Путь Самки | страница 61
Юрий Игнатьевич внимательно меня выслушал, задал несколько уточняющих вопросов и отпустил меня с миром. Перед уходом я нашел в себе силы спросить Головачева, чем, собственно, вызваны его вопросы и его интерес к моему посещению хранилища. Тот широко развел руки и почему-то по-испански сказал, что это пока secreto[11], заодно напомнив мне, что наша с ним встреча была конфиденциальной и что никому о ее содержании рассказывать не следует. Мы распрощались, и я, не возвращаясь в сектор, покинул институт. Было жарко. Небо оставалось голубым и безоблачным, но в нем, все приближаясь и приближаясь, гремел гром. Я секунду помешкал, потом махнул рукой и направился домой прямо по набережной.
Если вам интересны последующие события, не затруднитесь прочесть следующую главу.
Декабрь 1987 года. Ускорение, «Прожектор перестройки», песни Высоцкого по телевизору, «Покаяние» и «Дети Арбата»… Я страдаю от духовного кризиса, я стою на мировоззренческом перепутье, томление духа… Я то читаю буддийские тексты, то бросаюсь на даосизм, то вдруг кидаюсь к средневековому и ренессансному оккультизму – читаю «Об оккультной философии» Агриппы и «Аврору» Якоба Бёме. Но… мне ночь не шлет надежды на спасенье, ничто меня не удовлетворяет.
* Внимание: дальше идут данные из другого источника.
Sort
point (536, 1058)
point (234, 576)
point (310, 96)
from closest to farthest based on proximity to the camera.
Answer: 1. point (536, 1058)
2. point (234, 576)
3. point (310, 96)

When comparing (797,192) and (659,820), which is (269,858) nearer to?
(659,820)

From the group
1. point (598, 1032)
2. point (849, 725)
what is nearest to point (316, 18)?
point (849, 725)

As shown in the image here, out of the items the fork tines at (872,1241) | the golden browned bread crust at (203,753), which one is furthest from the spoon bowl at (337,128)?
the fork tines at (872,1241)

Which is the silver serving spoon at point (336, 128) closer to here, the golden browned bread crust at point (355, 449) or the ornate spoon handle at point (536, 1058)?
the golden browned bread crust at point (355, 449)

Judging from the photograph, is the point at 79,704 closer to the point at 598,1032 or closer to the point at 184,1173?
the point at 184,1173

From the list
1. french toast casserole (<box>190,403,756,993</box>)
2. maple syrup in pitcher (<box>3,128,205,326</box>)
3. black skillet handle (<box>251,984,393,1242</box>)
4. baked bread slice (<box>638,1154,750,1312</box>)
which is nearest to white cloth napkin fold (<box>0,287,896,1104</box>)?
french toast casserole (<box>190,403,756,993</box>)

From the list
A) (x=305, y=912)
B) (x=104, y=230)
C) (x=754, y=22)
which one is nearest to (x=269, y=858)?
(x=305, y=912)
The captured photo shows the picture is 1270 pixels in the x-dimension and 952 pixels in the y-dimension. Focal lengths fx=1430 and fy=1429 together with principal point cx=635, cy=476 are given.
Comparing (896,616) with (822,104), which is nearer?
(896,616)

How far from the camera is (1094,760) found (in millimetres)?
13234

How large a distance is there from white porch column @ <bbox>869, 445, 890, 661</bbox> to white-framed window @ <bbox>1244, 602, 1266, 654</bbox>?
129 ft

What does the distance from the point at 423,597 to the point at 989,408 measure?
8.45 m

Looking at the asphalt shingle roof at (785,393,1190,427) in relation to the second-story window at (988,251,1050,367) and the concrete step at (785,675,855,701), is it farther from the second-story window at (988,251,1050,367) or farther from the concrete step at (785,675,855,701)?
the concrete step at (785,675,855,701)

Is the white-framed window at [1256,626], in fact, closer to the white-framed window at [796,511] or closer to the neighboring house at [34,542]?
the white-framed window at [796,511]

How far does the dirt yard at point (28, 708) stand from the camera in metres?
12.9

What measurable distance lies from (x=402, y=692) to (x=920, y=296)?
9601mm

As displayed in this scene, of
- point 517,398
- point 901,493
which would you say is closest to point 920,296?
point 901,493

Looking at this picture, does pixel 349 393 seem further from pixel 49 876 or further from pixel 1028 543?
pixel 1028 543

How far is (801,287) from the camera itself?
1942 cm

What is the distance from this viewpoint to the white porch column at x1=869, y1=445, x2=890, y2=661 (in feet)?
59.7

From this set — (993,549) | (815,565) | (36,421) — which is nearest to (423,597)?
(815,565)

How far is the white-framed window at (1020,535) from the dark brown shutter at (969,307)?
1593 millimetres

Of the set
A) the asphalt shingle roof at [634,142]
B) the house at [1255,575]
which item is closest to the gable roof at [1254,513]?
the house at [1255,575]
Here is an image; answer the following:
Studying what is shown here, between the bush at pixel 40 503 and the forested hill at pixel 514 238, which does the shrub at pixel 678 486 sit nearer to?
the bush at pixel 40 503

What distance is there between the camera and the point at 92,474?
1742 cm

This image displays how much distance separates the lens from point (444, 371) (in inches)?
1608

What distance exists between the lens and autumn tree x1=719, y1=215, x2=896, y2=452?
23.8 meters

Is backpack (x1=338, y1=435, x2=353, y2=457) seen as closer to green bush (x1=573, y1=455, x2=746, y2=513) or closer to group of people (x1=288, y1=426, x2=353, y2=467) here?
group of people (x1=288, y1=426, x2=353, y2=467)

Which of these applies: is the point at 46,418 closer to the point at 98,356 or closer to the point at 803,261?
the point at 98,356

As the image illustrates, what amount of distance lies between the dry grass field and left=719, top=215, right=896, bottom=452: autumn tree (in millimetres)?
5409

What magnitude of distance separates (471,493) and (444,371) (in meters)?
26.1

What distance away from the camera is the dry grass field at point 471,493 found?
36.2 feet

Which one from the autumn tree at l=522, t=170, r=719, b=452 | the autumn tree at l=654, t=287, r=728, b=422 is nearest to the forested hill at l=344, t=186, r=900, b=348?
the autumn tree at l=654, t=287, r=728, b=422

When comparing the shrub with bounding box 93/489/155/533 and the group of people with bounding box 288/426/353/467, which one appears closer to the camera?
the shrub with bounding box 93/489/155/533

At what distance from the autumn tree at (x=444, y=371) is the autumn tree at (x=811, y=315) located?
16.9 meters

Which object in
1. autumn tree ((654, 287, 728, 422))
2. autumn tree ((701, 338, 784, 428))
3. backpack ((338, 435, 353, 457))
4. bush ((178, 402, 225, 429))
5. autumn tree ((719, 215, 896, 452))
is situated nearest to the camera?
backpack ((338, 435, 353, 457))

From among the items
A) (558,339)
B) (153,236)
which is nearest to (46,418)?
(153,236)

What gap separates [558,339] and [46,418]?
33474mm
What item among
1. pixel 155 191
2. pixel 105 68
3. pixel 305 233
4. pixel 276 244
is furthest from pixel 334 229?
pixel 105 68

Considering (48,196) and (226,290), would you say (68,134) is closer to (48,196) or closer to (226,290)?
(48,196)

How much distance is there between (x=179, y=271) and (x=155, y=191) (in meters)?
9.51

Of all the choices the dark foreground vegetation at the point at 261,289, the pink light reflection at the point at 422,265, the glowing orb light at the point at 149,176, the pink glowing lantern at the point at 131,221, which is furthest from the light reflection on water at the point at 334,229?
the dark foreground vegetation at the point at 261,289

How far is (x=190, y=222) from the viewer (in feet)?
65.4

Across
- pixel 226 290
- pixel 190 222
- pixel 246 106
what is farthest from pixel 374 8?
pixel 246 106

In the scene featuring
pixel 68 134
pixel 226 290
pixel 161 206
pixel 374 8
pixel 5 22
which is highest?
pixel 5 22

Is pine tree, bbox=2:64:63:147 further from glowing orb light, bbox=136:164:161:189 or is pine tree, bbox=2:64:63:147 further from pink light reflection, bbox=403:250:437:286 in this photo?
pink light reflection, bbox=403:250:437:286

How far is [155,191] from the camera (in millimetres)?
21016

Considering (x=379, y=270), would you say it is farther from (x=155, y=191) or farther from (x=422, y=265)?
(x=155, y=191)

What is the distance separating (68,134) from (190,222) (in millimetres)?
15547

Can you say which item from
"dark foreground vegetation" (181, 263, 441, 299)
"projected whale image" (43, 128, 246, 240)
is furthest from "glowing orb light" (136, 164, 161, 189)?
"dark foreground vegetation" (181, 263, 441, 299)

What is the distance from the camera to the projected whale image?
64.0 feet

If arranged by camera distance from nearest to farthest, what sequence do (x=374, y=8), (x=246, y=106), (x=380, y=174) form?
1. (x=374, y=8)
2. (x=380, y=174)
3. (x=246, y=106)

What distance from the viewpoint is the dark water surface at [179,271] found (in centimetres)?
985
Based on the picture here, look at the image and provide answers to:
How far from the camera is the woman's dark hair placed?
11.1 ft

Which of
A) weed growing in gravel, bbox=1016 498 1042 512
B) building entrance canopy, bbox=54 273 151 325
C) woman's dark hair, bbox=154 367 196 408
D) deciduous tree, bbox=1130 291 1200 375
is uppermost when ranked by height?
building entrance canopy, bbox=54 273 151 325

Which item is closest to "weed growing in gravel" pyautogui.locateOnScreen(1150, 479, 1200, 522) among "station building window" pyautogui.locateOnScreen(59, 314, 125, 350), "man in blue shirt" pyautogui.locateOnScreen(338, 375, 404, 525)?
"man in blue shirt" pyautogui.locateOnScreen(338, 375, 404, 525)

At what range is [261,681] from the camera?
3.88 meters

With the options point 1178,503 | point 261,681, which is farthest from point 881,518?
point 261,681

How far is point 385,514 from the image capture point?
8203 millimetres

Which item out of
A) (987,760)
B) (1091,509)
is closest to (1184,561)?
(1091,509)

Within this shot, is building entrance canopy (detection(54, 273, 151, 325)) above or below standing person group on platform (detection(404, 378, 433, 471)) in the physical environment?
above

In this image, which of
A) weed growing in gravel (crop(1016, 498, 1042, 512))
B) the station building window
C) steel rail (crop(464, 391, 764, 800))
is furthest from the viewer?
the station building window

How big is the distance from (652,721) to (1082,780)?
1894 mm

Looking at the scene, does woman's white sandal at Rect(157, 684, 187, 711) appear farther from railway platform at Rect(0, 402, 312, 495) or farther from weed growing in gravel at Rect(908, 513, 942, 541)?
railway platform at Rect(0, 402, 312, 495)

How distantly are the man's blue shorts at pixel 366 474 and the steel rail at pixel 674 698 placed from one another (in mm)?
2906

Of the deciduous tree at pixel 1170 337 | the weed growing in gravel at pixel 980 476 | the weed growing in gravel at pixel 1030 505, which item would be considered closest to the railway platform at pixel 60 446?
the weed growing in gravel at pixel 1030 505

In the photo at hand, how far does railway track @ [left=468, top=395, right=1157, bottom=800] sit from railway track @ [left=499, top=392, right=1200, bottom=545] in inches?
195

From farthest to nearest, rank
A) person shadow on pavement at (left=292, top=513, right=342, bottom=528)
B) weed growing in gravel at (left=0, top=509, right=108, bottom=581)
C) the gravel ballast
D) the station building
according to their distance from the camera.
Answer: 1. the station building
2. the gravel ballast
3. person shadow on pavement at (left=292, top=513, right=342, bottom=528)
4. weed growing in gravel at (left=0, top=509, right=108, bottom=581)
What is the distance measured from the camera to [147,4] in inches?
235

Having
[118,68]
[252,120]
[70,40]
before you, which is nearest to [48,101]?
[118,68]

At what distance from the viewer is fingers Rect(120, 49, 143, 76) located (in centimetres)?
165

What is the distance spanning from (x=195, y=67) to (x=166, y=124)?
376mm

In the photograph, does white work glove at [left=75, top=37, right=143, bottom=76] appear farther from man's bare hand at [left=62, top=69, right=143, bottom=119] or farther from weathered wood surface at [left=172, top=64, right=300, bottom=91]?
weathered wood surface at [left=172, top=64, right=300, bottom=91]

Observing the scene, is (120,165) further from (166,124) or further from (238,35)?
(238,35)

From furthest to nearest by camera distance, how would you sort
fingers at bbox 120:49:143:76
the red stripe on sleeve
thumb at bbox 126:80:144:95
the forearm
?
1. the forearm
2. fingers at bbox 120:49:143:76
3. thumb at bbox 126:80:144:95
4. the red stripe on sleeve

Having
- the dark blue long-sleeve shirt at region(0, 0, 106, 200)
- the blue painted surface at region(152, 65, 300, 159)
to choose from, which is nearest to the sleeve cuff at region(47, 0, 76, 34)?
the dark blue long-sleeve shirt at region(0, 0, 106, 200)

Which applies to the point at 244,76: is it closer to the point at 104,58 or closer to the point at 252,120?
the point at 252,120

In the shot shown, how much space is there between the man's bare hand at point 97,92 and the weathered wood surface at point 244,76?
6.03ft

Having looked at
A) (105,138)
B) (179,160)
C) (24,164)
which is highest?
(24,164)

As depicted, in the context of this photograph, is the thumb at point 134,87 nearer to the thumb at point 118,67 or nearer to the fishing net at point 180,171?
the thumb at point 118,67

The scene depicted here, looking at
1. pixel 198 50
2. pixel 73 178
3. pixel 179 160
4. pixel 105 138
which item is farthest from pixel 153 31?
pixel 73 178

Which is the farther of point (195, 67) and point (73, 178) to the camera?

Но вместе с тем что-то бродит внутри, бродит, стремится прорваться и оформиться. Хотя пока это брожение скорее мучит, нежели вдохновляет. Симптомы духовной беременности – вплоть до тошноты, почти физической.
Воскресенье, 20 декабря. Весь день болит голова, просто разламывается. И виски и затылок скованы ноющей тупой болью. Грешу на давление, пригоршнями пью дибазол и папаверин – не помогает. Вечером наконец решаю измерить температуру: 38,8 – грипп. Начинается томительная неделя страданий: высокая температура, сердечная слабость и телесная слабость как таковая. Перечитываю «Мастера и Маргариту» – роман производит на меня совершенно неожиданное, очень мощное впечатление, отягощенное, впрочем, болезненной интоксикацией психики. Никогда – ни раньше, ни позднее – я не получал такого сильного впечатления от булгаковского шедевра. «Рукописи не горят», «Как вы угадали!» – за всем этим чуялось что-то необычно глубокое, почти мистическое, какая-то метафизическая тайна, тайна онтологии творчества, тайна магии слова. Иногда я плакал как ребенок: мне было жалко Понтия Пилата! Болезнь, одним словом.
Еще не совсем выздоровев, я отправляюсь на новогодний вечер на работу, где с успехом выступаю в роли Деда Мороза и одариваю детей подарками, а оттуда еду на квартиру Елены Бригадировой (ныне обретающейся в Австралии). С Еленой мы вместе учились в университете. Она отличалась артистизмом, богемностью, считала себя поэтом (не поэтессой!), а также одно время играла в любительской театральной студии. У нее что-то вроде научно-артистического междусобойчика, очень приятная непринужденная атмосфера, а для меня после болезни и прочитанного во флере болезни Булгакова все еще к тому же предстает в несколько мистическом свете. Даже красное вино на столе вызывает ассоциации с красным вином, которое в романе Булгакова пьет перед балом Воланд. (Кажется, его разливала Гелла – не Елена ли?) Между тем Елена читает вслух свою (нигде и никогда ни до, ни после не публиковавшуюся) пьесу «Метастазио и Форнарина». В пьесе (мне трудно сейчас объективно оценить ее качество) было все – кровосмесительное влечение брата к родной сестре, буйство страстей, сила судьбы, трагическая развязка. И опять-таки ощущение чего-то таинственного и удивительного посетило меня. Может быть, пьеса-то была дрянь дрянью, но я до сих пор вспоминаю о ней как о некоем волшебном подарке на Новый год, хотя содержания уже толком и не помню.